“Best Advice” is a recurring column on The Message, in which industry veterans Jack Neary and Kevin Spreekmeester—and some of their colleagues—dispense practical advice for people who are just entering the industry.
This week’s Best Advice, the second of a two-part series, is from Jack and Kevin themselves. It’s intended for agency people looking at how best to work with their clients. Last week covered how clients can best choose and work with their agency.
How do you get the client to open up and share as much as you need?
Kevin Spreekmeester: To me this is simple: Explain why they should. Explain the link between the request and the potential outcome of sharing. Give an example they can identify with. Do it all respectfully. You are entering their world—a place they count on to make a living. They will rightfully protect it, but show how sharing pays off, and they should want to support the work.
Jack Neary: Kevin’s right. By helping a client understand that the more you know about their business, the better you can deliver ideas that meet agreed-upon objectives. With a little experience, and as your client relationship develops, you will develop something I call “listening between the lines.” It’s the ability to hear not only what the client is actually saying, but also what she isn’t saying.
How do you convince the client you have superior creative instincts (and do you)?
KS: My best advice on this is to make sure the creative ladders up to the strategic goals. Make sure you can show how that happens. Make sure that you can show why the audience will respond as desired. And allow for the possibility that your client might even have some pretty well-honed creative instincts. Don’t be afraid of that, embrace it and acknowledge that. Humility goes a long way.
JN: This is a matter of trust, and trust is earned over time through the work you do for your client. It all comes down to the work. Is it on brief? Does it reflect learning from past projects? Does it respect the defined brand voice and personality? If you keep checking those boxes, client trust will come, and you might be surprised by the latitude you’ll be given.
What’s the best way to “sell” your creative work?
JN: Selling the work might be more difficult than creating it. First, banish the word “sell” from your vocabulary. In my experience, clients do not like being sold to. They are only human, and it is human nature to be skeptical of those who are pushing something on them. Instead, try taking them by the hand and gently pulling them along. I have found that in most cases a little charm and reason works better than a constant barrage of furious pushing. Let’s face it, you can only fall on your sword once. Save that for when you really need it.
Think of it this way: Our job is not to sell our work, our job is to help our clients buy our work. There is a difference.
It’s important to be passionate not only about your work, but about what your work can do for your client’s business. Clients can sense if you believe in your work. If you don’t believe in it, you shouldn’t be sharing it with your client.
Enthusiasm is contagious. As Ralph Waldo Emerson put it, “No one cares how much you know until they know how much you care.”

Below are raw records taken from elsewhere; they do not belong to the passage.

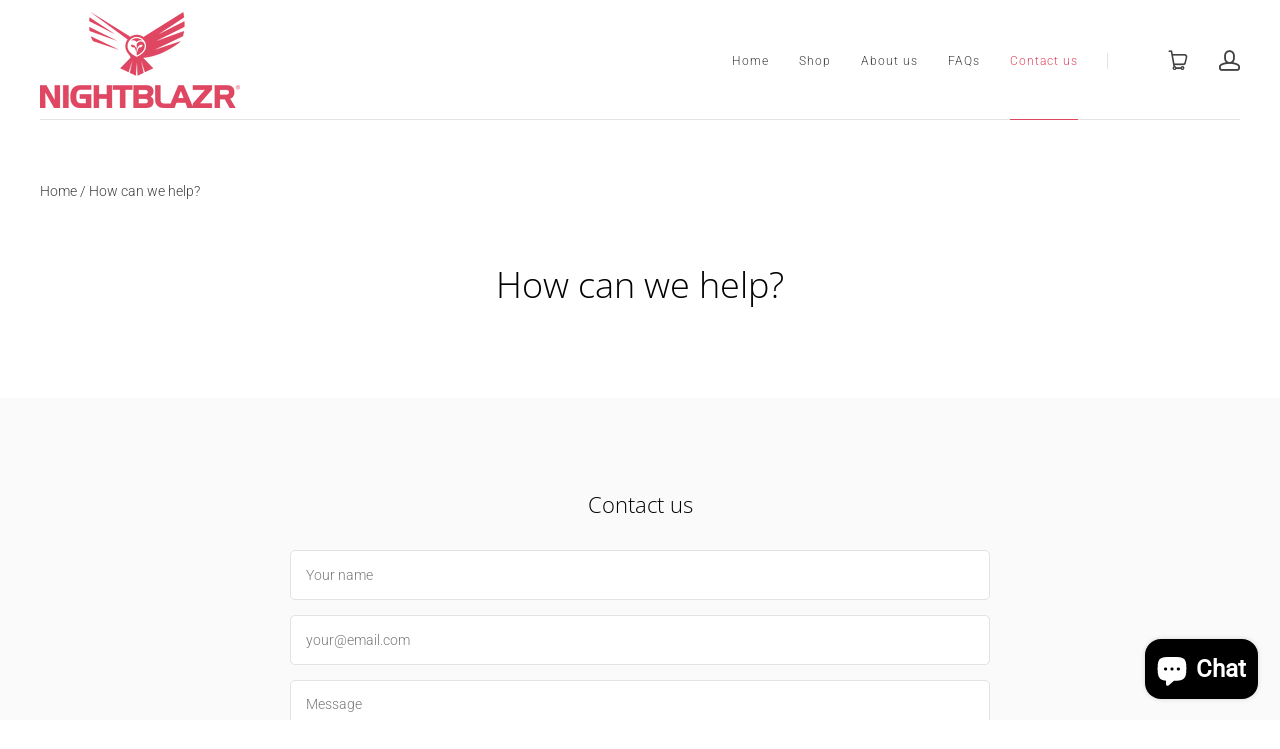

--- FILE ---
content_type: text/javascript
request_url: https://nightblazr.com/cdn/shop/t/4/assets/db.preorder.data.js?v=480737767856628655416385413177
body_size: 14
content:
DB.PreOrder.settings={mixCartWarning:!1,ishideBuyNow:!0,appearance:{preorderBtn:{color:"#FFFFFF",hoverColor:"#FFFFFF",bgColor:"#F35046",hoverBgColor:"#D61F2C",borderColor:"#F35046",borderHoverColor:"#D61F2C"},aboveMessage:{fontsize:14,alignment:"left",color:"#FFFFFF",bgColor:"#F35046"},belowMessage:{fontsize:14,alignment:"left",color:"#EE4444",bgColor:"#F5F3F3"},naMessage:{color:"#606060",bgColor:"#FFFFFF",borderColor:"#3A3A3A"}}},DB.PreOrder.preorderSettings={"7039711281327":{settingType:"product",default:{enable:!0,startCondition:{type:"now",condition:""},endCondition:null,applyDiscount:!1,enableDiscountPrice:!1,discountPriceLable:"",message:{enable:!1,preOrderBtnText:null,naMessage:null,btnAboveMessage:null,btnBelowMessage:null}}}},DB.PreOrder.translation={message:{preOrderBtnText:"Pre-order",naMessage:"Unavailable",btnAboveMessage:"Dont miss out - Grab yours now before we sell out again!",btnBelowMessage:"We will fulfill the item as soon as it becomes available"},cartItemlabel:"Info: DB Pre-order item",mixCartWarningAlertMessage:"There are still stock pre-order items that can be added to the cart. You can purchase up to max products",mixCartWarningCheckboxLabel:"Don't show this again",mixCartWarningContent:"Shipment of your in-stock items may be delayed until your pre-order item is ready for shipping.",mixCartWarningEndLimitMessage:"The number of products that can be pre-ordered has reached the limit",mixCartWarningLimitMessage:"There are still stock pre-order items that can be added to the cart",mixCartWarningTitle:"Warning, you have pre-order and in-stock in the same cart"};
//# sourceMappingURL=/cdn/shop/t/4/assets/db.preorder.data.js.map?v=480737767856628655416385413177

Your enthusiasm is especially contagious when it bubbles over to include the record-breaking results your work can generate for your client’s brand. Be sure to present your work in that context. Think about why the work is important to your client, not why it is important to you. Take this advice to heart: “Think like a creative person, but talk like an accountant.”
And one final note: know when to shut up.
How do you show value for cost in the most effective way?
KS: In my experience, value was 100% based on the feeling that I had a partner in my goals. Someone who was really there to help, sincerely, passionately and enthusiastically. I wanted a partner as invested in my company’s success as I was. Then the agency became invaluable, because I knew we could work through issues and challenges and not just push agendas.
JN: I encourage agencies to put a little skin in the game by attaching a portion of their compensation to the client’s business results. It sends a valuable signal to your client.
How do you best work with a ‘difficult’ client?
KS: When I worked on the agency side, I had my share of difficult clients. It’s really simple now that I look back at it, but it wasn’t at the time. Most importantly, identify the difference between abusive and difficult. There’s a big difference.
There are people who in their role become abusive, because they can, and nobody should stand for that. If your agency doesn’t support you and help you in those instances, well that’s another lesson learned. But just “difficult” happens all the time, and usually it’s born of misunderstanding, misaligned needs and goals, or, most often, people who just need extra help learning and understanding.
Make sure you have done all you can to hold up your end of the agency/client agreement. If you have, try to find a way for a time-out to discuss issues unemotionally with an eye to creating great work.